Passwords are considered one of the weakest links in IT security: Users fail to create secure ones, forget them, fail to regularly change them or give them away in phishing scams.
On Tuesday the Fast IDentity Online Alliance (FIDO) a consortium of some of the biggest names in the industry released open specifications they say will bring passwords to an end by enabling authentication through biometrics and hardware tokens.
The alliance hopes the standard will be adopted by hardware and software vendors and cloud service providers for accessing everything from cloud computing Web sites, mobile devices, servers and client software. However, for it to be effective biometric-enabled devices — like fingerprint readers on smart phones — will have to be more widespread.
“Today, we celebrate an achievement that will define the point at which the old world order of passwords and PINs started to wither and die,” alliance president Michael Barrett, said in a statement. “FIDO Alliance pioneers can forever lay claim to ushering in the ‘post password’ era, which is already revealing new dimensions in Internet services and digital commerce.”
Alliance members include handset makers BlackBerry and Samsung Electronics; Google; RSA; chipmaker Qualcomm; mobile chip designer ARM Holdings; Microsoft; Lenovo; Toronto-based authentication provider SecureKey ; Bank of America; PayPal and Visa.

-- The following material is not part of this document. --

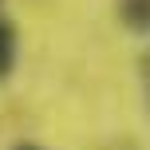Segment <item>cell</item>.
I'll return each instance as SVG.
<instances>
[{"instance_id":"cell-1","label":"cell","mask_w":150,"mask_h":150,"mask_svg":"<svg viewBox=\"0 0 150 150\" xmlns=\"http://www.w3.org/2000/svg\"><path fill=\"white\" fill-rule=\"evenodd\" d=\"M119 20L122 28L150 36V0H119Z\"/></svg>"},{"instance_id":"cell-4","label":"cell","mask_w":150,"mask_h":150,"mask_svg":"<svg viewBox=\"0 0 150 150\" xmlns=\"http://www.w3.org/2000/svg\"><path fill=\"white\" fill-rule=\"evenodd\" d=\"M0 8H4V0H0Z\"/></svg>"},{"instance_id":"cell-3","label":"cell","mask_w":150,"mask_h":150,"mask_svg":"<svg viewBox=\"0 0 150 150\" xmlns=\"http://www.w3.org/2000/svg\"><path fill=\"white\" fill-rule=\"evenodd\" d=\"M16 150H40V146H16Z\"/></svg>"},{"instance_id":"cell-2","label":"cell","mask_w":150,"mask_h":150,"mask_svg":"<svg viewBox=\"0 0 150 150\" xmlns=\"http://www.w3.org/2000/svg\"><path fill=\"white\" fill-rule=\"evenodd\" d=\"M16 47H20V40H16V24L8 20V16H0V83L12 75L16 67Z\"/></svg>"}]
</instances>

Version 1.0 of the two specifications, which can be downloaded here. One is a protocol for creating biometric authentication, while the other enables the use of second factor devices users carry such as USB tokens. The alliance says the protocols are based on public key cryptography and “are strongly resistant to phishing.”
“It represents an awesome first step at a co-operative standard for doing good stuff with passwords,” James Arlen, Hamilton, Ont., based director of risk and advisory services with Leviathan Security Group, said in an interview. But there still needs to be widespread integration of biometric authentication devices. The proof of the alliance’s success, he said, will be how soon a big vendor or Web site that is not a member of the group adopts the protocols.
The passwordless protocol is called the Universal Authentication Framework (UAF) protocol. A user registers their device to an online service by selecting a local authentication mechanism such as swiping a finger, looking at the camera, speaking into the mic or entering a PIN. Once registered, the user simply repeats the local authentication action whenever they need to authenticate to the service. Multiple authentication mechanisms such as fingerprint plus PIN can be enabled.
The Universal Second Factor (U2F) protocol lets a user log in with a username and password plus demand a second factor device — a secure USB device or a device using Near Field Communications (NFC). The strong second factor allows the service to simplify its passwords without compromising security, says the alliance.
NFC and Bluetooth extensions will be added soon, the alliance says.
The alliance was created in February, 2013 to get around proprietary authentication solutions it says are either costly to manage or insufficient to scale.